=== PASSAGE FOR REVIEW ===
'''

Kerry also lauded American values, saying, "I know the power of our ideals. We need to make America once again a beacon in the world. We need to be looked up to and not just feared." But, because he hadn't defined the enemy by reference to its ideas, his statement about American principles lacked context and force. A beacon is also a very different metaphor than a sword. Biden said the "death struggle between freedom and radical fundamentalism ... breached our shores on September 11." Notice the implication: The war against radical Islam began before September 11--in other corners of the globe. Thus, victory requires the United States to play an active role in conflicts within other societies, particularly Muslim ones. Kerry's statement, by contrast, can be read as a call merely for the United States to live out its ideals at home, secure that the world is watching. Indeed, his speech said nothing about promoting democracy in Iraq or anywhere else.

By defining America's war less expansively, Kerry implicitly asked less of the American people. Speaking about Iraq, he said, "We need a president who has the credibility to bring our allies to our side and share the burden, reduce the cost to American taxpayers, and reduce the risk to American soldiers. That's the right way to get the job done and bring our troops home." But there's a trade-off between "get[ting] the job done" and "bring[ing] our troops home." Kerry could have said we need more foreign troops in Iraq to buttress the existing American ones--and thus achieve the overall number General Eric Shinseki famously said was necessary to secure the country. Instead, he implied that we need foreign troops to replace American ones. The focus wasn't on America and its allies doing more together; it was on America's allies doing more so America can do less.

A few sentences later, Kerry called for adding "forty thousand active-duty troops"--a proposal for which he deserves credit. But he promised that they would be deployed "not in Iraq, but to strengthen American forces that are now overstretched, overextended, and under pressure." America's troops certainly are overstretched. But, given that Iraq has become (whether it should have or not) the war on terrorism's central front, isn't it odd to declare ahead of time that new American troops won't be sent there? Is easing the strain on America's military really more important than making sure Iraq doesn't fall to theocracy or civil war? By calling for a bigger military and a smaller mission, Kerry sounded like George W. Bush in 2000, who tried to win military votes by offering the Armed Forces more money and less to do.

'''

=== WHAT THE TASK ASKS ===
Reproduce the passage above on Kerry's speech in full, word for word.

=== DATA SHOWN ===
'''

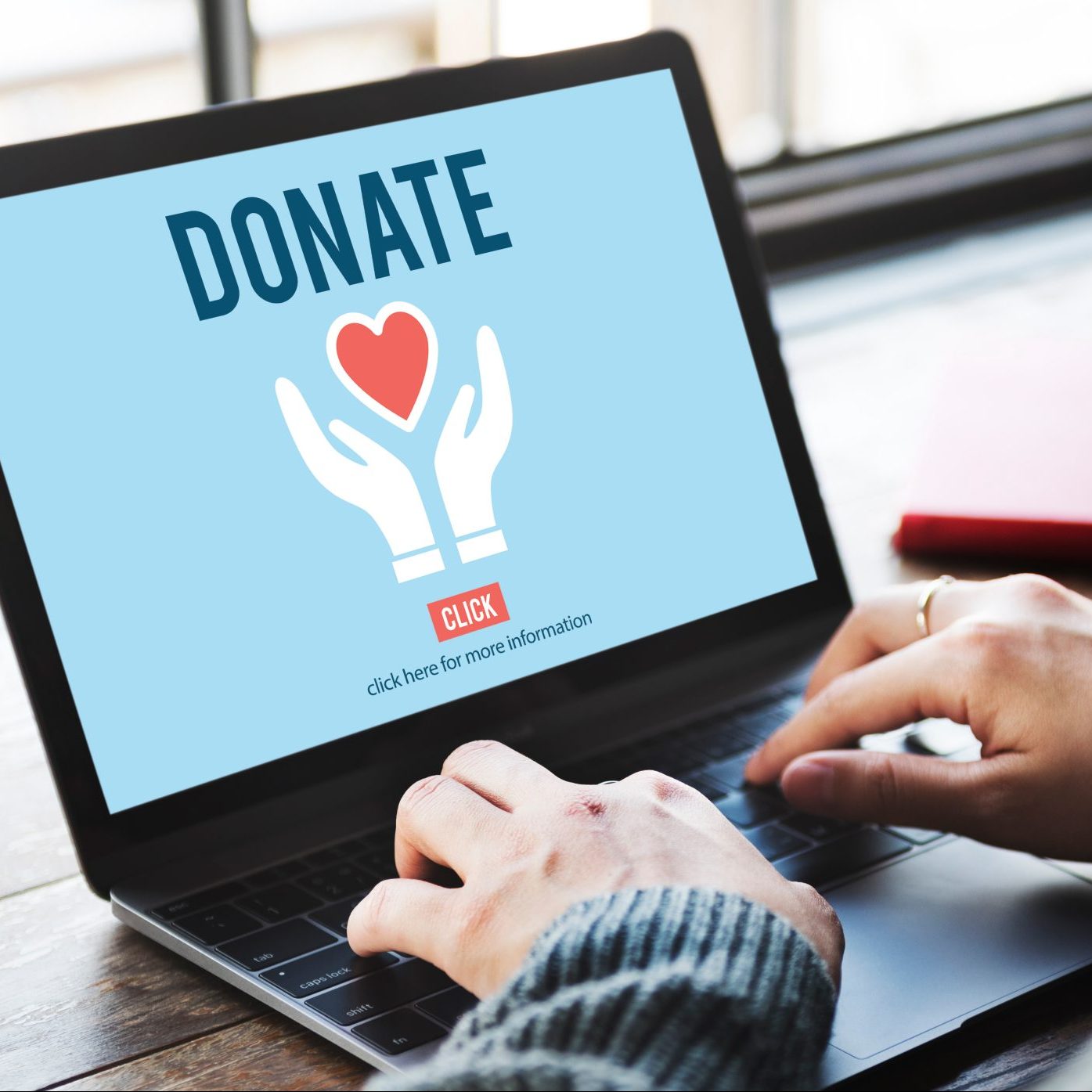 Donate Charity Give Help Offering Volunteer Concept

'''

=== RESPONSE AREA ===
Kerry also lauded American values, saying, "I know the power of our ideals. We need to make America once again a beacon in the world. We need to be looked up to and not just feared." But, because he hadn't defined the enemy by reference to its ideas, his statement about American principles lacked context and force. A beacon is also a very different metaphor than a sword. Biden said the "death struggle between freedom and radical fundamentalism ... breached our shores on September 11." Notice the implication: The war against radical Islam began before September 11--in other corners of the globe. Thus, victory requires the United States to play an active role in conflicts within other societies, particularly Muslim ones. Kerry's statement, by contrast, can be read as a call merely for the United States to live out its ideals at home, secure that the world is watching. Indeed, his speech said nothing about promoting democracy in Iraq or anywhere else.

By defining America's war less expansively, Kerry implicitly asked less of the American people. Speaking about Iraq, he said, "We need a president who has the credibility to bring our allies to our side and share the burden, reduce the cost to American taxpayers, and reduce the risk to American soldiers. That's the right way to get the job done and bring our troops home." But there's a trade-off between "get[ting] the job done" and "bring[ing] our troops home." Kerry could have said we need more foreign troops in Iraq to buttress the existing American ones--and thus achieve the overall number General Eric Shinseki famously said was necessary to secure the country. Instead, he implied that we need foreign troops to replace American ones. The focus wasn't on America and its allies doing more together; it was on America's allies doing more so America can do less.

A few sentences later, Kerry called for adding "forty thousand active-duty troops"--a proposal for which he deserves credit. But he promised that they would be deployed "not in Iraq, but to strengthen American forces that are now overstretched, overextended, and under pressure." America's troops certainly are overstretched. But, given that Iraq has become (whether it should have or not) the war on terrorism's central front, isn't it odd to declare ahead of time that new American troops won't be sent there? Is easing the strain on America's military really more important than making sure Iraq doesn't fall to theocracy or civil war? By calling for a bigger military and a smaller mission, Kerry sounded like George W. Bush in 2000, who tried to win military votes by offering the Armed Forces more money and less to do.